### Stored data
================
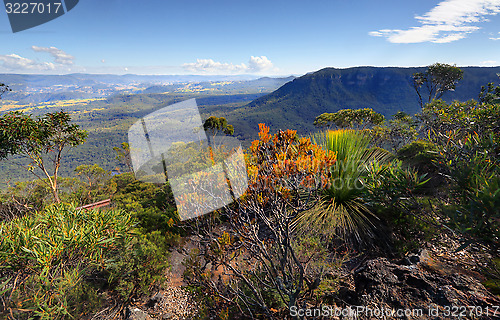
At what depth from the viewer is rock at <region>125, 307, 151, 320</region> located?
13.7 feet

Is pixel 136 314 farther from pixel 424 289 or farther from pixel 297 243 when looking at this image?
pixel 424 289

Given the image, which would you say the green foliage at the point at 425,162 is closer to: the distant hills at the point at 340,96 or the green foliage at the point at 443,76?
the green foliage at the point at 443,76

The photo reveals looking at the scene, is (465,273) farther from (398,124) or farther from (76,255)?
================
### Stated problem
Please update the listing above by changing every "farther from" to "further from" and keeping everything else the same. Leave out the pictures.

### Response to the task
At what depth from the viewer is rock at <region>125, 307, 151, 320</region> located?
13.7 feet

Is pixel 136 314 further from pixel 424 289 or further from pixel 297 243 when looking at this image?
pixel 424 289

Given the image, which would you say the green foliage at the point at 425,162 is closer to: the distant hills at the point at 340,96 or the green foliage at the point at 443,76?
the green foliage at the point at 443,76

The photo reveals looking at the scene, is (465,273) further from (398,124) or further from (76,255)?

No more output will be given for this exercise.